Total Cost to Employer

This is the headline outcome of the calculation, but it is most useful when read alongside the supporting metrics below it rather than in isolation. Try changing one input at a time and watching how this total moves to understand which driver has the biggest impact.

Method & assumptionsAuthoritative sources

This calculator applies 2024 CPP contribution rules. CPP1 is calculated on pensionable earnings between the $3,500 basic exemption and the Year's Maximum Pensionable Earnings (YMPE) of $68,500, at a rate of 5.95% for employees. CPP2 is the enhanced second tier introduced in 2024, applying 4% on the slice of earnings between the YMPE ($68,500) and the Year's Additional Maximum Pensionable Earnings (YAMPE) of $73,200. Employers match both CPP1 and CPP2 contributions. The total cost to the employer column shows the combined employee and employer CPP outlay, which is relevant for payroll budgeting.
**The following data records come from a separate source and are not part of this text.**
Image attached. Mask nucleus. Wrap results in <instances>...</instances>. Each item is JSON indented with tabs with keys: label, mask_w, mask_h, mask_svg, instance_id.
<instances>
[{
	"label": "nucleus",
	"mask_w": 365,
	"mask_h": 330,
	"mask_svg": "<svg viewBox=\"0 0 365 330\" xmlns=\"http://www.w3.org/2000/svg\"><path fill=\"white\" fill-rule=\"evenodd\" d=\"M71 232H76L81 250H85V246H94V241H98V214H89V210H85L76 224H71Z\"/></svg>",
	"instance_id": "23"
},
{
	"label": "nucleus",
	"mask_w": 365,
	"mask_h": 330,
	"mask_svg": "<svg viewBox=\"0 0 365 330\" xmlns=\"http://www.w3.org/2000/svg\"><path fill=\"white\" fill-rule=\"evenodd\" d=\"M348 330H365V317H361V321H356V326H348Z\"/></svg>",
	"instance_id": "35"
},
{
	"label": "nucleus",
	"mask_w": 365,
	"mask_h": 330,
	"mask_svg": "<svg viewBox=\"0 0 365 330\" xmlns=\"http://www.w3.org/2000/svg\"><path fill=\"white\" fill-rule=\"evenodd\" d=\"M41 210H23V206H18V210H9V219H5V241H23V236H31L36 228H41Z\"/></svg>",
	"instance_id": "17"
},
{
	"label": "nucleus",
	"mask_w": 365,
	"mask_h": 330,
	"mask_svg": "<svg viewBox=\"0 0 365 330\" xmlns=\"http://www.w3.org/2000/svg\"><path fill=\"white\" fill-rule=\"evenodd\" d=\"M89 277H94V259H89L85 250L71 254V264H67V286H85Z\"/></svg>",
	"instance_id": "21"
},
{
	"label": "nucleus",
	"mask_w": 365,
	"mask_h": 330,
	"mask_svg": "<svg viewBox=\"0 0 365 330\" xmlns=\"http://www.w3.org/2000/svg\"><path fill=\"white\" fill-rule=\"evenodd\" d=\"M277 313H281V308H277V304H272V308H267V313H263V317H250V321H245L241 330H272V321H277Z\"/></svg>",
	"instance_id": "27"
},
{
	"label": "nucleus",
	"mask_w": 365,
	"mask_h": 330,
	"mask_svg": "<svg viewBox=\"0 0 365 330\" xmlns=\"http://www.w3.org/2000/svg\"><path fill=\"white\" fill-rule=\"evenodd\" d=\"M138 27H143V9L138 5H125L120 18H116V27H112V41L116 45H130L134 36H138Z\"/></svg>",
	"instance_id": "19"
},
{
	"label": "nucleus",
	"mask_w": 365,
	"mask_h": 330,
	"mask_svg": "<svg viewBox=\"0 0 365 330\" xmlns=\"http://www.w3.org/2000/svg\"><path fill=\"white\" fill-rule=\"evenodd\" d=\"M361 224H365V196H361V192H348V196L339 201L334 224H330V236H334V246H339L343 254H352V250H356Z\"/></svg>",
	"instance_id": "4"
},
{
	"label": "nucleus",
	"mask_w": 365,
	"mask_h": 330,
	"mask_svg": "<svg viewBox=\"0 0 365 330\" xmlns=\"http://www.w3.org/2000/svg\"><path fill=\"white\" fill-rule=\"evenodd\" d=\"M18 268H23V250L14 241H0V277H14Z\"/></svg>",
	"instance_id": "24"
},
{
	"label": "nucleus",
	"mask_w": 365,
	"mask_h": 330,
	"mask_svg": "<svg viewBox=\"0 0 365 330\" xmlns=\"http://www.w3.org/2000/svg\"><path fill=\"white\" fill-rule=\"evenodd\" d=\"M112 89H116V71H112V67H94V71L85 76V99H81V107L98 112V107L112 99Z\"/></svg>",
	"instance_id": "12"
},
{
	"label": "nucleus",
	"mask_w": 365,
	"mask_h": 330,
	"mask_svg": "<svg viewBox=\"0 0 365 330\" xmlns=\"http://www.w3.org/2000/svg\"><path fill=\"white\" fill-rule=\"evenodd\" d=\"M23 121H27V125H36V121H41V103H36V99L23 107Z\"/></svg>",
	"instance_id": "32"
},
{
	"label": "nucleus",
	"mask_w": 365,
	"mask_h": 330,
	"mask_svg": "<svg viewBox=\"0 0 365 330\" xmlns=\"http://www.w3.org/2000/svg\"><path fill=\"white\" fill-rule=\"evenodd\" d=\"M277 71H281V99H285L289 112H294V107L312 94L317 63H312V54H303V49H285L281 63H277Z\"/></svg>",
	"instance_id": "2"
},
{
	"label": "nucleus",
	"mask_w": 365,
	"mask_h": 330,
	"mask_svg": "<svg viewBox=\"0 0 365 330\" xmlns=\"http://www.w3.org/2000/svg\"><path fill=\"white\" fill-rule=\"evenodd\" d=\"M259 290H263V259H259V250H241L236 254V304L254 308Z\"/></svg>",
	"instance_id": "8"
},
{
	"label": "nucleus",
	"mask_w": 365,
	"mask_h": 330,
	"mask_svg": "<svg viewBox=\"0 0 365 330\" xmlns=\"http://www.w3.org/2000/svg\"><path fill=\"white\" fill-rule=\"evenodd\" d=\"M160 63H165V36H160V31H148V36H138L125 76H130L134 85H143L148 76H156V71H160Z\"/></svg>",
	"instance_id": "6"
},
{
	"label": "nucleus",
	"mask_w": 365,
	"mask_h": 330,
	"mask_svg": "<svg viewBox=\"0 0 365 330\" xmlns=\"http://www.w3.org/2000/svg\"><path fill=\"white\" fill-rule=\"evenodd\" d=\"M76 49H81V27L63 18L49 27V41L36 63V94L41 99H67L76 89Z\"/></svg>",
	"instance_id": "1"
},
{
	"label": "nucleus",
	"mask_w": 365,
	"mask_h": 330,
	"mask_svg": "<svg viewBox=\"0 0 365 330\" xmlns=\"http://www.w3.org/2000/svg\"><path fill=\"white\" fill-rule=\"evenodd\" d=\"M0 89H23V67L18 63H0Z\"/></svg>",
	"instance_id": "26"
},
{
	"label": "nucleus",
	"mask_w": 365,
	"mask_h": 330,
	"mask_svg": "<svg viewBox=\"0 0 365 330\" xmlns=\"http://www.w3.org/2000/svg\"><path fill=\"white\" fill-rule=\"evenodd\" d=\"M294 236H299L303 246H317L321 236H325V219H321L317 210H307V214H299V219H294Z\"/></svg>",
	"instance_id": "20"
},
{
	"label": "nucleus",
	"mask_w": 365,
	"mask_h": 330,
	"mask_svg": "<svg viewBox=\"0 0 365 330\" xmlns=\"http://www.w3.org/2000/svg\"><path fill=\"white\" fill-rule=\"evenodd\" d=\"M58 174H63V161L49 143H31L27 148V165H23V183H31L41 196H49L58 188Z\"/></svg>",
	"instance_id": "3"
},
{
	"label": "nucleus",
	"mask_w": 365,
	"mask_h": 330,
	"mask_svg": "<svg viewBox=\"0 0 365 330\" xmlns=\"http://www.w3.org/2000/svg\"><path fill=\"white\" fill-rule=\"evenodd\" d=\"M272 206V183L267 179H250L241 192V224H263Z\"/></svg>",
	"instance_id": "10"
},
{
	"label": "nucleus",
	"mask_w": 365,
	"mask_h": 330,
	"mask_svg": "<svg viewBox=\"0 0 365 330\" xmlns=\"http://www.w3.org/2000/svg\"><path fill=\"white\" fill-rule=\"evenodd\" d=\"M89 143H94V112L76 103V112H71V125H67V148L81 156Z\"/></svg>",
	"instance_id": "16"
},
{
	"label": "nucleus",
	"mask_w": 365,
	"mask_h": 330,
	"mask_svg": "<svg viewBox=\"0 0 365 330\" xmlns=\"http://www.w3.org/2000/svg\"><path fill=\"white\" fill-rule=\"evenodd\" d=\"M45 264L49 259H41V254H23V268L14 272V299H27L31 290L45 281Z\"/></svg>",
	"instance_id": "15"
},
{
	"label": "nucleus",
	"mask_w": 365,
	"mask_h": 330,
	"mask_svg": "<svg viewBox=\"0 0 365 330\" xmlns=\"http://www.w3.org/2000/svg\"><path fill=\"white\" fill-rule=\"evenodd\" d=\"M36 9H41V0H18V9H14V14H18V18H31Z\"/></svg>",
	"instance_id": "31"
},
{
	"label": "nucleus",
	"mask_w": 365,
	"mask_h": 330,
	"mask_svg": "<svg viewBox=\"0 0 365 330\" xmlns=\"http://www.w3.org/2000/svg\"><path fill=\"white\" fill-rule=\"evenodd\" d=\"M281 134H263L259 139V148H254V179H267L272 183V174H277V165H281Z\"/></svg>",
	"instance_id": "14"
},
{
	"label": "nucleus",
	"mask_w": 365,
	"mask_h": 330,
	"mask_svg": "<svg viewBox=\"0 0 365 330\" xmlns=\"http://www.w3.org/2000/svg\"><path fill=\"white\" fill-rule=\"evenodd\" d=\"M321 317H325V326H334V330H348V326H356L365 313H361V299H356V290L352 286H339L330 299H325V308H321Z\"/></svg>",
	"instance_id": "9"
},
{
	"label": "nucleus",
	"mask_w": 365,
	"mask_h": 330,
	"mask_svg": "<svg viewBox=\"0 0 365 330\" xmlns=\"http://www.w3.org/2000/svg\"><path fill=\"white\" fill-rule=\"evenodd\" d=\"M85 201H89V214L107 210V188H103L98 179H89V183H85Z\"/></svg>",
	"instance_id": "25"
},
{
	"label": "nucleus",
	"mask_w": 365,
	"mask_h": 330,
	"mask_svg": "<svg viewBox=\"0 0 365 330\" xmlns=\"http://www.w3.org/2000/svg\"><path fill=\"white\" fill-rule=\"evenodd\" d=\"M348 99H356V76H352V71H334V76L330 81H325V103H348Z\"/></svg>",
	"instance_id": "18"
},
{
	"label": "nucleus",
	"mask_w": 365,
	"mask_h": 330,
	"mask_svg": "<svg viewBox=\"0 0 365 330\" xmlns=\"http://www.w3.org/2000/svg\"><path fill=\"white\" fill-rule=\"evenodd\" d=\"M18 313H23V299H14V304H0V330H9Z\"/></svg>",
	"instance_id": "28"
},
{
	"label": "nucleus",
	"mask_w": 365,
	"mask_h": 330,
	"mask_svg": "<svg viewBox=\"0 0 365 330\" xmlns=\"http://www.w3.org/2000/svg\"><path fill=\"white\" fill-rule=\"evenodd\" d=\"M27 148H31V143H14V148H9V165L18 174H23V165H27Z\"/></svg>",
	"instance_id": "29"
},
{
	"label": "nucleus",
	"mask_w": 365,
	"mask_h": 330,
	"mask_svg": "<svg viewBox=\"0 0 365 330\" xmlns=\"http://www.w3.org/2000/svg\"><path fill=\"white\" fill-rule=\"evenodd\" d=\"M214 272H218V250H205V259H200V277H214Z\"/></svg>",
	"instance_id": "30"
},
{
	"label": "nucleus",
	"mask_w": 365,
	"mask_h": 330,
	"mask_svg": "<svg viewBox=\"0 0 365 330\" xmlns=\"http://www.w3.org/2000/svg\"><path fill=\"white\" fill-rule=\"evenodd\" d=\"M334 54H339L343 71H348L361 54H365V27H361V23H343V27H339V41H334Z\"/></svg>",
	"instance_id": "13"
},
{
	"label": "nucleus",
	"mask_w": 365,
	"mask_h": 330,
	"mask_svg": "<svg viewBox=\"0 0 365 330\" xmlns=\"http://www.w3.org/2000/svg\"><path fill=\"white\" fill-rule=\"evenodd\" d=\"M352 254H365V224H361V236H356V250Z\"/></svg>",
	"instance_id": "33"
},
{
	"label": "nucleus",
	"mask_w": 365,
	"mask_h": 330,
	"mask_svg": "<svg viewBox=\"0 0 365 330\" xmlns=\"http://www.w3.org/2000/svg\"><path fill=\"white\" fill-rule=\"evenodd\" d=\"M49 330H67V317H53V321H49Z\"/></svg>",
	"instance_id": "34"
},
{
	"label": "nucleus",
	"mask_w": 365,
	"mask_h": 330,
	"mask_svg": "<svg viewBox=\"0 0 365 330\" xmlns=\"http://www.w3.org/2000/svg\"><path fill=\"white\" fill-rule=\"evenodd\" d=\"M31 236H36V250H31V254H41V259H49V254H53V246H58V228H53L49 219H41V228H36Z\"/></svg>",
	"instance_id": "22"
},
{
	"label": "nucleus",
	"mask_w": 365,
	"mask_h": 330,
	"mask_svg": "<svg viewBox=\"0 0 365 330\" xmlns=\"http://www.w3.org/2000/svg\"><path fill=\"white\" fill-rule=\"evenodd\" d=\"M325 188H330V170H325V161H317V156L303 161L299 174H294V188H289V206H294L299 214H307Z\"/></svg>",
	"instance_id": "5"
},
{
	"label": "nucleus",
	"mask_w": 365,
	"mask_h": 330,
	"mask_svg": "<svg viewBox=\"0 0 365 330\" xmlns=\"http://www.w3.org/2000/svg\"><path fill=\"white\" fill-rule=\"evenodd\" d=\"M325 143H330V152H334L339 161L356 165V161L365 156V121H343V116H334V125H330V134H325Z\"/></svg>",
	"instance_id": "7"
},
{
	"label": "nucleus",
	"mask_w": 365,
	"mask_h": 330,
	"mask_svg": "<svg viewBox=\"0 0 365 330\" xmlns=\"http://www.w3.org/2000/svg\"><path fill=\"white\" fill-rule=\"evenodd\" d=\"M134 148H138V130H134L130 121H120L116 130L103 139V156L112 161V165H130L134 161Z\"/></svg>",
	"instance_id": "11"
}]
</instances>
This calculator applies to employees in all Canadian provinces except Quebec, which operates the Quebec Pension Plan (QPP) under separate rules. Self-employed individuals pay the combined employee and employer rate (11.9% for CPP1 plus 8% for CPP2), but can deduct the employer-equivalent half as a business expense on their T1. The basic exemption of $3,500 is applied in full for any amount of employment income — it is not prorated for partial-year workers, which can create a situation where part-year workers pay lower contributions than full-year workers at the same annualised salary.

Common mistakes

  • !Entering gross income when you really want take-home pay, or vice versa.
  • !Ignoring pension contributions, deductions, or local tax rules that change the result.
  • !Comparing monthly and annual figures without standardising them first.
  • !Overlooking the National Insurance threshold changes that apply mid-year when rates or bands are adjusted in a Budget.
  • !Assuming a salary sacrifice benefit reduces take-home pay by the full gross amount, rather than only the after-tax cost.

What to do next

  • Check the same scenario with related pay or deduction calculators to see the full picture.
  • Keep a copy of the assumptions you used so you can compare next tax year or pay period accurately.
  • Read the related guides below if you are choosing between multiple income or deduction options.
  • If you are self-employed, run the self-employment tax calculator alongside this result to compare the net position against employed income.
  • Check whether increasing your pension contribution by even one or two percent changes the take-home significantly — use the pension calculator next.

Frequently asked

For 2024, the CPP1 contribution rate is 5.95% of pensionable earnings between the basic exemption ($3,500) and the Year's Maximum Pensionable Earnings ($68,500), for a maximum employee contribution of $3,867.50. The new CPP2 enhanced tier applies a rate of 4% on earnings between $68,500 and the Year's Additional Maximum Pensionable Earnings ($73,200), for a maximum additional contribution of $188. Employers match both CPP1 and CPP2 contributions dollar-for-dollar.